__Task objective__. The entries that follow are to be duplicated in full, character for character.

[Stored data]
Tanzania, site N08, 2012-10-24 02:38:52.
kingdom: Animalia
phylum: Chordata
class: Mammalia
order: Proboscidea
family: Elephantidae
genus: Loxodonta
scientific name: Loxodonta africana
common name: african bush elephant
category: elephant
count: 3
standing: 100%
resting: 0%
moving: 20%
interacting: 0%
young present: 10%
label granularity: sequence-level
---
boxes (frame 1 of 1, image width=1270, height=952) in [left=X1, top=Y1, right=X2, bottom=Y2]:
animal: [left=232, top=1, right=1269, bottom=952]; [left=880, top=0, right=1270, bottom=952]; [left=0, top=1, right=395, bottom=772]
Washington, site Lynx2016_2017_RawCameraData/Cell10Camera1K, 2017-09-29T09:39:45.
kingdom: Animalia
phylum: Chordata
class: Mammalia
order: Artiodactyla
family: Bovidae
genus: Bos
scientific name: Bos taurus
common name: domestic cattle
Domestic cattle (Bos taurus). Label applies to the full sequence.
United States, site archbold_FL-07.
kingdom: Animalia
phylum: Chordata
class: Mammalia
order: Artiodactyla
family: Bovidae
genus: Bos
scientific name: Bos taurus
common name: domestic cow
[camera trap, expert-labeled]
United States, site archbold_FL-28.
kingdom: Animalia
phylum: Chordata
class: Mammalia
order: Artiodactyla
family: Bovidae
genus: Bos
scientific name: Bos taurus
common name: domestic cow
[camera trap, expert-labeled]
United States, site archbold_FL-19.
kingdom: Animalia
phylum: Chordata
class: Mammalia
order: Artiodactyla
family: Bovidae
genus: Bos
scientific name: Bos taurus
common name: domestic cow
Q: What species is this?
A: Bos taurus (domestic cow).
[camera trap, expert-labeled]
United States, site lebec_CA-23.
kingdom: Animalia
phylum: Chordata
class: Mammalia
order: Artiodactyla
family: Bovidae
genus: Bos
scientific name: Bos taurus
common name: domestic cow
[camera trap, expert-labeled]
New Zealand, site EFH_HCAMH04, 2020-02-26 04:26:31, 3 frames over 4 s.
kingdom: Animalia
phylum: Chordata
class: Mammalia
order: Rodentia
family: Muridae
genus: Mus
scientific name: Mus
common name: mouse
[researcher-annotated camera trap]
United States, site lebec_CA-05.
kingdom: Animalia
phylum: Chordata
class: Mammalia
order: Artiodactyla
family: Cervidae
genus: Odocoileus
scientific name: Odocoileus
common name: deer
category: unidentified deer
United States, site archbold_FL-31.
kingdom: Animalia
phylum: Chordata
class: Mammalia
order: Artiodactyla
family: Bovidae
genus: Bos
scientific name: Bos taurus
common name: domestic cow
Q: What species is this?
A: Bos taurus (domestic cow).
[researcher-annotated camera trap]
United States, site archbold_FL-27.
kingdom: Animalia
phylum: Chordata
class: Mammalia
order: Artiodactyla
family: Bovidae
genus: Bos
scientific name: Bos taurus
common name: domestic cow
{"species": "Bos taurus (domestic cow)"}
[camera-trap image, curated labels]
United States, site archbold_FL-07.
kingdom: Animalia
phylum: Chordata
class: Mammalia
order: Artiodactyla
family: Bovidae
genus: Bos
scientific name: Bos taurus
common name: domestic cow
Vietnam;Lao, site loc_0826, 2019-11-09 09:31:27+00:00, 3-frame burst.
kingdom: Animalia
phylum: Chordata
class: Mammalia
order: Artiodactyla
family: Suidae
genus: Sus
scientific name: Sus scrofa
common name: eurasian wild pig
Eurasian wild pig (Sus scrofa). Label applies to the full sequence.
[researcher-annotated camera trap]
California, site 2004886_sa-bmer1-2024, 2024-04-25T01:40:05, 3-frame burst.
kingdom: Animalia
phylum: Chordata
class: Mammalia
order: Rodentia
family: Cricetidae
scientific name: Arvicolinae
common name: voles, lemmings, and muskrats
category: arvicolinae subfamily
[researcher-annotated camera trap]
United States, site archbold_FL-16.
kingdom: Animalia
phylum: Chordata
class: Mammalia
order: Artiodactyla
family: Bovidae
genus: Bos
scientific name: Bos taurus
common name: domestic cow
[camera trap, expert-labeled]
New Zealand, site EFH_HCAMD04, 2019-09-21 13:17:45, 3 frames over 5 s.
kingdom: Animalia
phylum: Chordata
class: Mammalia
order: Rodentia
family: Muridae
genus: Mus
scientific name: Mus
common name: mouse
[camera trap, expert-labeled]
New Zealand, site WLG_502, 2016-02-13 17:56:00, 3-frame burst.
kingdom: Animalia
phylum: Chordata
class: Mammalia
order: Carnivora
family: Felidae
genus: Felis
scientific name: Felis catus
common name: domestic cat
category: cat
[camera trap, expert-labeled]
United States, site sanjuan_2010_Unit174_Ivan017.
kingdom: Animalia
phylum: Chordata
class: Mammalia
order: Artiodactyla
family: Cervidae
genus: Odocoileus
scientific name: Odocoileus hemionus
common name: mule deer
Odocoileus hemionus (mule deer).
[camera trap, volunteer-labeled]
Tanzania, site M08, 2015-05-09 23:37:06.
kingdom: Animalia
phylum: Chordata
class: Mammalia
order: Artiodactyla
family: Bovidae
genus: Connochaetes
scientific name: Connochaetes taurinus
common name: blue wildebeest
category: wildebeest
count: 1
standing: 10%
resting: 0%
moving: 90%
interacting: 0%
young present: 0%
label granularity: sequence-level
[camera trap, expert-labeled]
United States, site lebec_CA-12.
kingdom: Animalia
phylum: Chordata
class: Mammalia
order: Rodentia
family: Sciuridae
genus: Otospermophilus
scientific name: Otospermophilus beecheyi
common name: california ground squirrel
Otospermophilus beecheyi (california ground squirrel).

__Result__.
Tanzania, site N08, 2012-10-24 02:38:52.
kingdom: Animalia
phylum: Chordata
class: Mammalia
order: Proboscidea
family: Elephantidae
genus: Loxodonta
scientific name: Loxodonta africana
common name: african bush elephant
category: elephant
count: 3
standing: 100%
resting: 0%
moving: 20%
interacting: 0%
young present: 10%
label granularity: sequence-level
---
boxes (frame 1 of 1, image width=1270, height=952) in [left=X1, top=Y1, right=X2, bottom=Y2]:
animal: [left=232, top=1, right=1269, bottom=952]; [left=880, top=0, right=1270, bottom=952]; [left=0, top=1, right=395, bottom=772]
Washington, site Lynx2016_2017_RawCameraData/Cell10Camera1K, 2017-09-29T09:39:45.
kingdom: Animalia
phylum: Chordata
class: Mammalia
order: Artiodactyla
family: Bovidae
genus: Bos
scientific name: Bos taurus
common name: domestic cattle
Domestic cattle (Bos taurus). Label applies to the full sequence.
United States, site archbold_FL-07.
kingdom: Animalia
phylum: Chordata
class: Mammalia
order: Artiodactyla
family: Bovidae
genus: Bos
scientific name: Bos taurus
common name: domestic cow
[camera trap, expert-labeled]
United States, site archbold_FL-28.
kingdom: Animalia
phylum: Chordata
class: Mammalia
order: Artiodactyla
family: Bovidae
genus: Bos
scientific name: Bos taurus
common name: domestic cow
[camera trap, expert-labeled]
United States, site archbold_FL-19.
kingdom: Animalia
phylum: Chordata
class: Mammalia
order: Artiodactyla
family: Bovidae
genus: Bos
scientific name: Bos taurus
common name: domestic cow
Q: What species is this?
A: Bos taurus (domestic cow).
[camera trap, expert-labeled]
United States, site lebec_CA-23.
kingdom: Animalia
phylum: Chordata
class: Mammalia
order: Artiodactyla
family: Bovidae
genus: Bos
scientific name: Bos taurus
common name: domestic cow
[camera trap, expert-labeled]
New Zealand, site EFH_HCAMH04, 2020-02-26 04:26:31, 3 frames over 4 s.
kingdom: Animalia
phylum: Chordata
class: Mammalia
order: Rodentia
family: Muridae
genus: Mus
scientific name: Mus
common name: mouse
[researcher-annotated camera trap]
United States, site lebec_CA-05.
kingdom: Animalia
phylum: Chordata
class: Mammalia
order: Artiodactyla
family: Cervidae
genus: Odocoileus
scientific name: Odocoileus
common name: deer
category: unidentified deer
United States, site archbold_FL-31.
kingdom: Animalia
phylum: Chordata
class: Mammalia
order: Artiodactyla
family: Bovidae
genus: Bos
scientific name: Bos taurus
common name: domestic cow
Q: What species is this?
A: Bos taurus (domestic cow).
[researcher-annotated camera trap]
United States, site archbold_FL-27.
kingdom: Animalia
phylum: Chordata
class: Mammalia
order: Artiodactyla
family: Bovidae
genus: Bos
scientific name: Bos taurus
common name: domestic cow
{"species": "Bos taurus (domestic cow)"}
[camera-trap image, curated labels]
United States, site archbold_FL-07.
kingdom: Animalia
phylum: Chordata
class: Mammalia
order: Artiodactyla
family: Bovidae
genus: Bos
scientific name: Bos taurus
common name: domestic cow
Vietnam;Lao, site loc_0826, 2019-11-09 09:31:27+00:00, 3-frame burst.
kingdom: Animalia
phylum: Chordata
class: Mammalia
order: Artiodactyla
family: Suidae
genus: Sus
scientific name: Sus scrofa
common name: eurasian wild pig
Eurasian wild pig (Sus scrofa). Label applies to the full sequence.
[researcher-annotated camera trap]
California, site 2004886_sa-bmer1-2024, 2024-04-25T01:40:05, 3-frame burst.
kingdom: Animalia
phylum: Chordata
class: Mammalia
order: Rodentia
family: Cricetidae
scientific name: Arvicolinae
common name: voles, lemmings, and muskrats
category: arvicolinae subfamily
[researcher-annotated camera trap]
United States, site archbold_FL-16.
kingdom: Animalia
phylum: Chordata
class: Mammalia
order: Artiodactyla
family: Bovidae
genus: Bos
scientific name: Bos taurus
common name: domestic cow
[camera trap, expert-labeled]
New Zealand, site EFH_HCAMD04, 2019-09-21 13:17:45, 3 frames over 5 s.
kingdom: Animalia
phylum: Chordata
class: Mammalia
order: Rodentia
family: Muridae
genus: Mus
scientific name: Mus
common name: mouse
[camera trap, expert-labeled]
New Zealand, site WLG_502, 2016-02-13 17:56:00, 3-frame burst.
kingdom: Animalia
phylum: Chordata
class: Mammalia
order: Carnivora
family: Felidae
genus: Felis
scientific name: Felis catus
common name: domestic cat
category: cat
[camera trap, expert-labeled]
United States, site sanjuan_2010_Unit174_Ivan017.
kingdom: Animalia
phylum: Chordata
class: Mammalia
order: Artiodactyla
family: Cervidae
genus: Odocoileus
scientific name: Odocoileus hemionus
common name: mule deer
Odocoileus hemionus (mule deer).
[camera trap, volunteer-labeled]
Tanzania, site M08, 2015-05-09 23:37:06.
kingdom: Animalia
phylum: Chordata
class: Mammalia
order: Artiodactyla
family: Bovidae
genus: Connochaetes
scientific name: Connochaetes taurinus
common name: blue wildebeest
category: wildebeest
count: 1
standing: 10%
resting: 0%
moving: 90%
interacting: 0%
young present: 0%
label granularity: sequence-level
[camera trap, expert-labeled]
United States, site lebec_CA-12.
kingdom: Animalia
phylum: Chordata
class: Mammalia
order: Rodentia
family: Sciuridae
genus: Otospermophilus
scientific name: Otospermophilus beecheyi
common name: california ground squirrel
Otospermophilus beecheyi (california ground squirrel).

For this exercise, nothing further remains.